Kokonalar Sardı Etrafımız!
Biz ilk açılan AVM olarak Bakırköy sahilindeki ortasında buz pisti olan Galeria’yı bilirdik, şimdi ise her yer doldu taşıyor.
Son yılarda pıtrak gibi çoğalan AVM’lerin (Alış Veriş Merkezleri) Cafelerinde yine aynı biçimde pıtrak gibi çoğalıverdiler bu kokoş hanımlar. Dikkat ediyorum en sıradan AVM’den tutunda en lüksüne kadar gelir durumu nereye müsaade ediyorsa o AVM’nin cafelerinin neredeyse yarıya yakınını bu hanımlar doldurmaya başladılar.
Bu kokoşlar yaşlarına başların bakmaz kendilerini genç sanarak süslenir püslenir gününü gün ederler. Yanlışlıkla sakın ola ki teyze falan demeyin, inanın eşek tepmişe dönersiniz. Fakat yaşın avantaj olduğu yerde de yaşı kullanmayı da ihmal etmez bu kokoş teyzeler!
Yunanca “kokona”dan gelen ve gerçek anlamı “Hıristiyan kadın”mış. Bizde ise giyimi ve süslenmesi aşırıya kaçan yaşlı kadınlar bu biçimde anılıyor.
Belli bir yaşta aşırı süslenmenin ne kadar akıllara zarar olabileceğinin en güzel kanıtı olan ve süs merakı yüzünden vezir olacağım derken rezil olan yaşlı bayanlar için de bu tanımlamayı yapmamız mümkündür.
Genelde elli altmış yaşları arasında ne giyeceğine nasıl makyaj yapacağına karar veremeden, geçmişe bir özlemle takıp takıştırıp boncukçu dükkânı gibi süslenen, boya kutusuna düşmüş gibi rengârenk dolaşan kadın kısmıdır bu apalaklar.
Yaşını başını almış aşırı süslü bayanlar için söylenebilecek hitap şeklide demek mümkündür. Dediğimiz gibi umumiyetle 50 yaş ve üstüdür bu hanımlar. Öyle böyle giyinmezler, futbolcunun ofsayda düşmüş haline benzerler. Takıp takıştırıp yakıştıranı da vardır, abartıdan kendini rezil edeni de görmek olasıdır.
Yaşını başını almış bu teyzelerin, yüzü kırışmış, kat kat makyajı kırışıklarının arasında topaklanmış ama saçı hala bülbülyuvası şeklinde fönlenmiş olanına da oldukça sık rastlamak mümkündür.
Bilirsiniz Türkiye’ye ecnebilerden intikal eden bir moda vardır, “gün” derler adına ketli kadınların sıkça yaptığı altın hediyeli evde toplanma durumudur. Bu kokoşlar ise genelde “gün” değil “konken” partisi falan yaparlar.

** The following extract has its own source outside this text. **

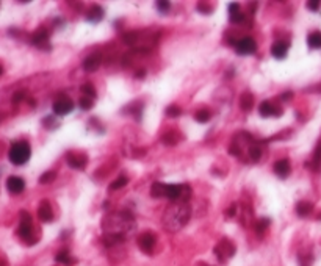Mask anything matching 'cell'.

Arkadaş toplantıları da lüks mekânlarda olur. Umumiyetle leopar deseni kullanmayı severler. Tırnakları toynak edasında olup kazık gibi uzundur, özellikle ayak tırnakları iğrenç gözükür ve parlak oje sürülmüştür.
Saçları illa ki Rus sarısı olup, arada soğan kabuğu veyahut bazı bazı kızıldır, bazen ise patlıcanımsı bir şey. Göğüs dekoltelerinden güneşten beneklenmiş ve kömüş derisi gibi kalınlaşmış kırışık derileri gözükür, insanı dekolteden dahi soğutur, insanın yaşama sevincini söndürebilir, hayata küstürdüğü çok olmuştur! Bol aksesuar ile tayt veya daracık kumaş pantolon giydikleride çok mümkündür.
Ayakkabılarına gelince; oldukça yüksek ökçeli çizmeler veya açık ayakkabılar familyasındandır. Gayet kötü olan platform topukları da sıkça tercih ederler. Ayakkabılarının ve çantalarının yılan veya krokodil derisinden olduğu da dikkatlerden kaçmaz.
Tiyatro, konser, sergi, kokteyl gibi etkinliklerde gövde gösterisi yaparlar. Çok satan bentseller kitapları muhakkak alırlar, peki aldıkları kitabı sizce okurlar mı? Bence kocaman bir hayır, sadece arka kapağını Belkide içinden birkaç başlık o da “belki”!